*Task to carry out*:
The data follows. Retype every entry exactly.

(Saved data entries)
....................

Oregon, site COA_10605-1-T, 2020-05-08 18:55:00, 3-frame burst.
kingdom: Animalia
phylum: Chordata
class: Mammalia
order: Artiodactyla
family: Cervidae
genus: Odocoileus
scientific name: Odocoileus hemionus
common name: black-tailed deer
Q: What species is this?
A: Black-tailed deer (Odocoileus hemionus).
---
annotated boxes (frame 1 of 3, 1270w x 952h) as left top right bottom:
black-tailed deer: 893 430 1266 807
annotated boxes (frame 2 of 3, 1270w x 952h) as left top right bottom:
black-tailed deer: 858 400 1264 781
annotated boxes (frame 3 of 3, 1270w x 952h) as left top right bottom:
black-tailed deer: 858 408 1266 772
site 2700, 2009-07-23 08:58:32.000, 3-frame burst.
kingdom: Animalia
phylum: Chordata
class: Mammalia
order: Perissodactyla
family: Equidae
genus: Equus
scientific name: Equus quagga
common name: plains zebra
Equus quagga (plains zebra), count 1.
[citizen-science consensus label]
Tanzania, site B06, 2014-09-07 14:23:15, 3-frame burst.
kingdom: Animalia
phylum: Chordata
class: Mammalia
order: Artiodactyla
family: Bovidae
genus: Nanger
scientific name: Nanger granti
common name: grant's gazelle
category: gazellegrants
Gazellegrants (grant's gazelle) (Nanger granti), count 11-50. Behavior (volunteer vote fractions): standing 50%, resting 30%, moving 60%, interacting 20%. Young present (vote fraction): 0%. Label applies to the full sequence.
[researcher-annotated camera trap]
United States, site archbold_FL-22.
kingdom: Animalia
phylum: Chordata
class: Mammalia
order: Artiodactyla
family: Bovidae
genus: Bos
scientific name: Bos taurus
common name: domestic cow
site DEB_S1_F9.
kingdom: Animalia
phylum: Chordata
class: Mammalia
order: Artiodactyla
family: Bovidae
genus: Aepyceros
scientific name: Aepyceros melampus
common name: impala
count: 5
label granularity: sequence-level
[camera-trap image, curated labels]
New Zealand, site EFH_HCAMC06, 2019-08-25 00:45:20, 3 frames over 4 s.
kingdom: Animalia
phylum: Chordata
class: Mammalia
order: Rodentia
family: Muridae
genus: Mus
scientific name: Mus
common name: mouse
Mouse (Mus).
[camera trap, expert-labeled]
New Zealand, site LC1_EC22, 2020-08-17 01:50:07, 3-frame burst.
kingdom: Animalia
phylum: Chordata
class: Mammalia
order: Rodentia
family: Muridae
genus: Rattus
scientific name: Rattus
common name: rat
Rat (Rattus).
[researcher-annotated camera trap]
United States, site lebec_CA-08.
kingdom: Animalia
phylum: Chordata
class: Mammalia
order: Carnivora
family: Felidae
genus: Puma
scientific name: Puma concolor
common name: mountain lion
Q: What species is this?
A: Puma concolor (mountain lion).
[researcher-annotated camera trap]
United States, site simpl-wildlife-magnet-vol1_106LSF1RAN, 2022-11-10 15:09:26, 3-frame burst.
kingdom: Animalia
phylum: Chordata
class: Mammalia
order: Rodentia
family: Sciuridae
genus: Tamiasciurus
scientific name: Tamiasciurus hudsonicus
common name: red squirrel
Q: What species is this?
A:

....................

*Response to the task*:
Oregon, site COA_10605-1-T, 2020-05-08 18:55:00, 3-frame burst.
kingdom: Animalia
phylum: Chordata
class: Mammalia
order: Artiodactyla
family: Cervidae
genus: Odocoileus
scientific name: Odocoileus hemionus
common name: black-tailed deer
Q: What species is this?
A: Black-tailed deer (Odocoileus hemionus).
---
annotated boxes (frame 1 of 3, 1270w x 952h) as left top right bottom:
black-tailed deer: 893 430 1266 807
annotated boxes (frame 2 of 3, 1270w x 952h) as left top right bottom:
black-tailed deer: 858 400 1264 781
annotated boxes (frame 3 of 3, 1270w x 952h) as left top right bottom:
black-tailed deer: 858 408 1266 772
site 2700, 2009-07-23 08:58:32.000, 3-frame burst.
kingdom: Animalia
phylum: Chordata
class: Mammalia
order: Perissodactyla
family: Equidae
genus: Equus
scientific name: Equus quagga
common name: plains zebra
Equus quagga (plains zebra), count 1.
[citizen-science consensus label]
Tanzania, site B06, 2014-09-07 14:23:15, 3-frame burst.
kingdom: Animalia
phylum: Chordata
class: Mammalia
order: Artiodactyla
family: Bovidae
genus: Nanger
scientific name: Nanger granti
common name: grant's gazelle
category: gazellegrants
Gazellegrants (grant's gazelle) (Nanger granti), count 11-50. Behavior (volunteer vote fractions): standing 50%, resting 30%, moving 60%, interacting 20%. Young present (vote fraction): 0%. Label applies to the full sequence.
[researcher-annotated camera trap]
United States, site archbold_FL-22.
kingdom: Animalia
phylum: Chordata
class: Mammalia
order: Artiodactyla
family: Bovidae
genus: Bos
scientific name: Bos taurus
common name: domestic cow
site DEB_S1_F9.
kingdom: Animalia
phylum: Chordata
class: Mammalia
order: Artiodactyla
family: Bovidae
genus: Aepyceros
scientific name: Aepyceros melampus
common name: impala
count: 5
label granularity: sequence-level
[camera-trap image, curated labels]
New Zealand, site EFH_HCAMC06, 2019-08-25 00:45:20, 3 frames over 4 s.
kingdom: Animalia
phylum: Chordata
class: Mammalia
order: Rodentia
family: Muridae
genus: Mus
scientific name: Mus
common name: mouse
Mouse (Mus).
[camera trap, expert-labeled]
New Zealand, site LC1_EC22, 2020-08-17 01:50:07, 3-frame burst.
kingdom: Animalia
phylum: Chordata
class: Mammalia
order: Rodentia
family: Muridae
genus: Rattus
scientific name: Rattus
common name: rat
Rat (Rattus).
[researcher-annotated camera trap]
United States, site lebec_CA-08.
kingdom: Animalia
phylum: Chordata
class: Mammalia
order: Carnivora
family: Felidae
genus: Puma
scientific name: Puma concolor
common name: mountain lion
Q: What species is this?
A: Puma concolor (mountain lion).
[researcher-annotated camera trap]
United States, site simpl-wildlife-magnet-vol1_106LSF1RAN, 2022-11-10 15:09:26, 3-frame burst.
kingdom: Animalia
phylum: Chordata
class: Mammalia
order: Rodentia
family: Sciuridae
genus: Tamiasciurus
scientific name: Tamiasciurus hudsonicus
common name: red squirrel
Q: What species is this?
A:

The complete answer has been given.